Re: [DISCUSS] KIP-113: Support replicas movement between log directories

Dong Lin Wed, 09 Aug 2017 16:41:25 -0700

Hey Jun,

If I understand you right, you are suggesting that, in the case when there
is continuous incoming traffic, the approach in the KIP-179 will report lag
as 0 whereas the approach using DescribeDirsRequest will report lag as
non-zero. But I think the approach in KIP-179 will also report non-zero lag
when there is continuous traffic. This is because at the time the leader
receives ReplicaStatusRequest, it is likely that some data has been
appended to the partition after the last FetchRequest from the follower.
Does this make sense?


Thanks,
Dong



On Wed, Aug 9, 2017 at 4:24 PM, Jun Rao <j...@confluent.io> wrote:

> Hi, Dong,
>
> As for whether to return LEO or lag, my point was the following. What you
> are concerned about is that an in-sync replica could become out of sync
> again. However, the more common case is that once a replica is caught up,
> it will stay in sync afterwards. In that case, once the reassignment
> process completes, if we report based on lag, all lags will be 0. If we
> report based on Math.max(0, leaderLEO - followerLEO), the value may not be
> 0 if there is continuous incoming traffic, which will be confusing to the
> user.
>
> Thanks,
>
> Jun
>
>
>
> On Tue, Aug 8, 2017 at 6:26 PM, Dong Lin <lindon...@gmail.com> wrote:
>
> > Hey Jun,
> >
> > Thanks for the comment!
> >
> > Yes, it should work. The tool can send request to any broker and broker
> can
> > just write the reassignment znode. My previous intuition is that it may
> be
> > better to only send this request to controller. But I don't have good
> > reasons for this restriction.
> >
> > My intuition is that we can keep them separate as well. Becket and I have
> > discussed this both offline and in https://github.com/apache/
> > kafka/pull/3621.
> > Currently I don't have a strong opinion on this and I am open to using
> only
> > one API to do both if someone can come up with a reasonable API signature
> > for this method. For now I have added the method alterReplicaDir() in
> > KafkaAdminClient instead of the AdminClient interface so that the
> > reassignment script can use this method without concluding what the API
> > would look like in AdminClient in the future.
> >
> > Regarding DescribeDirsResponse, I think it is probably OK to have
> slightly
> > more lag. The script can calculate the lag of the follower replica as
> > Math.max(0, leaderLEO - followerLEO). I agree that it will be slightly
> less
> > accurate than the current approach in KIP-179. But even with the current
> > approach in KIP-179, the result provided by the script is an
> approximation
> > anyway, since there is delay from the time that leader returns response
> to
> > the time that the script collects response from all brokers and prints
> > result to user. I think if the slight difference in the accuracy between
> > the two approaches does not make a difference to the intended use-case of
> > this API, then we probably want to re-use the exiting request/response to
> > keep the protocol simple.

[JOBS]
a) In the KIP-113 thread, which class did Dong Lin add the method alterReplicaDir() to?
b) Which request names ending in "Request" appear in the KIP-113 thread? List every one.
c) Continue the KIP-113 thread, starting after its final sentence.
The data that follows comes from a separate source unrelated to the KIP-113 thread.

[GIVEN INFORMATION]

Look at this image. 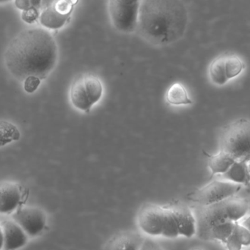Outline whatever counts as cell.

[ANSWERS FOR THIS EXERCISE]
a) KafkaAdminClient.

b) DescribeDirsRequest, ReplicaStatusRequest, FetchRequest

c)
> >
> > Thanks,
> > Dong
> >
> >
> >
> >
> >
> > On Tue, Aug 8, 2017 at 5:56 PM, Jun Rao <j...@confluent.io> wrote:
> >
> > > Hi, Dong,
> > >
> > > I think Tom was suggesting to have the AlterTopicsRequest sent to any
> > > broker, which just writes the reassignment json to ZK. The controller
> > will
> > > pick up the reassignment and act on it as usual. This should work,
> right?
> > >
> > > Having a separate AlterTopicsRequest and AlterReplicaDirRequest seems
> > > simpler to me. The former is handled by the controller and the latter
> is
> > > handled by the affected broker. They don't always have to be done
> > together.
> > > Merging the two into a single request probably will make both the api
> and
> > > the implementation a bit more complicated. If we do keep the two
> separate
> > > requests, it seems that we should just add AlterReplicaDirRequest to
> the
> > > AdminClient interface?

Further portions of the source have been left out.